Did you contact the bike shop or Giant to let them know you want the 2018 groupset? I am sure this can be worked out.


----------



## FlaG8R

Rashadabd said:


> Did you contact the bike shop or Giant to let them know you want the 2018 groupset? I am sure this can be worked out.


LBS has a call in to CA and I emailed Giant. So far..... crickets.. I'm hoping they will make it right. LBS guy seems to think Giant reserves the right to do that. If so my relationship with Giant will be over.


----------



## Rashadabd

FlaG8R said:


> LBS has a call in to CA and I emailed Giant. So far..... crickets.. I'm hoping they will make it right. LBS guy seems to think Giant reserves the right to do that. If so my relationship with Giant will be over.

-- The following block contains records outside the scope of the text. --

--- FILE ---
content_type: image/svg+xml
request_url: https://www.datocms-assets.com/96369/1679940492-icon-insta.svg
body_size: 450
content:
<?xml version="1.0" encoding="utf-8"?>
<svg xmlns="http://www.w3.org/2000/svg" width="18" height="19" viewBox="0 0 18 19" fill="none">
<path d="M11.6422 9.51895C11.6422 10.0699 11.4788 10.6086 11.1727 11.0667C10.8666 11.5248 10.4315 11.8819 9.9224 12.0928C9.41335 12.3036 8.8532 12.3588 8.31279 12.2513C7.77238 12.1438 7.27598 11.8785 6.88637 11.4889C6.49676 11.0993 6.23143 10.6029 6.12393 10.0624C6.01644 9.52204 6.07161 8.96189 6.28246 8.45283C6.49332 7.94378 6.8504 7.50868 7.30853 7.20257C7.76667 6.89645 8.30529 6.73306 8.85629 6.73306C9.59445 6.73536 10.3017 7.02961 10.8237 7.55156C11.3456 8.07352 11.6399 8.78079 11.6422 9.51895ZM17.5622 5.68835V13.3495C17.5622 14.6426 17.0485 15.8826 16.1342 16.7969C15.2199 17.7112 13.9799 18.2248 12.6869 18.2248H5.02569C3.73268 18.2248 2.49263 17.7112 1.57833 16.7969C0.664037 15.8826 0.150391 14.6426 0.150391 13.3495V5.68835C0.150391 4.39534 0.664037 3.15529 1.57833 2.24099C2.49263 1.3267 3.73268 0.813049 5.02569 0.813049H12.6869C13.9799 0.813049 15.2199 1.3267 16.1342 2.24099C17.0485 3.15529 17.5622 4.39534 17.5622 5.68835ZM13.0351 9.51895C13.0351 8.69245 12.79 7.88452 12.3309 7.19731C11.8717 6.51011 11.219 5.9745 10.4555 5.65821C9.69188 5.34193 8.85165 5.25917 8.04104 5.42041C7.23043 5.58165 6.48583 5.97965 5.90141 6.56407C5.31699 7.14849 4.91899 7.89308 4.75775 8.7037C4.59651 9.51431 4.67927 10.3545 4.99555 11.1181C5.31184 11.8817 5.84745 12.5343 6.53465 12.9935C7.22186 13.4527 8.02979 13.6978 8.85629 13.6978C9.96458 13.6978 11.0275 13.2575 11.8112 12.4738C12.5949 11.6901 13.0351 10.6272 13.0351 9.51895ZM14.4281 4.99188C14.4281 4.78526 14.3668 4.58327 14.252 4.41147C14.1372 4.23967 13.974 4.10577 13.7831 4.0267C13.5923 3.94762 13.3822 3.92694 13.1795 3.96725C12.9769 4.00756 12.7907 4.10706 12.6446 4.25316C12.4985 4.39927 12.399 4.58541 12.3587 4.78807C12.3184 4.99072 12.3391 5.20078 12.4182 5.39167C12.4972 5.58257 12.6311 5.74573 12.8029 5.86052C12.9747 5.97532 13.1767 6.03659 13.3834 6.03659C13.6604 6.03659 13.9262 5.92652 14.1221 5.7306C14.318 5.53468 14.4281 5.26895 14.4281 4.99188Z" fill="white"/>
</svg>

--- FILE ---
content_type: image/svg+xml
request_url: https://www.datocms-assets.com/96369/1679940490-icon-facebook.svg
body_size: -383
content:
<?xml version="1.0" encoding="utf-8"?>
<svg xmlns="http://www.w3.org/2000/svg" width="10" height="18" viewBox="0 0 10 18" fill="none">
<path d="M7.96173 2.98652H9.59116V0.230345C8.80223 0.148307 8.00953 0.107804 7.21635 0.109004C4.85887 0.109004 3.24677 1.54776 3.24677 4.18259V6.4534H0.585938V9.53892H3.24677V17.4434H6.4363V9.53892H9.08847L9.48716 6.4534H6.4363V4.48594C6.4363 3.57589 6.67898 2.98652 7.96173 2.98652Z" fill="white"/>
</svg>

I guess the ad doesn't specify which version of the groupset you are getting, but, at bare minimum, it is misleading to place pictures of the new groupset in your ad, not specify what will be on the bike, and then send your cutomer the old groupset. Hopefully, they do the right thing here.


----------



## FlaG8R

Rashadabd said:


> I guess the ad doesn't specify which version of the groupset you are getting,.


In the specs they state it comes with a RS510 crankset (also pictured with one), mine came with the older RS500 crank as seen on the 2017 model.


----------



## Rashadabd

FlaG8R said:


> In the specs they state it comes with a RS510 crankset (also pictured with one), mine came with the older RS500 crank as seen on the 2017 model.


That's a good point that should work in your favor. I missed that.


----------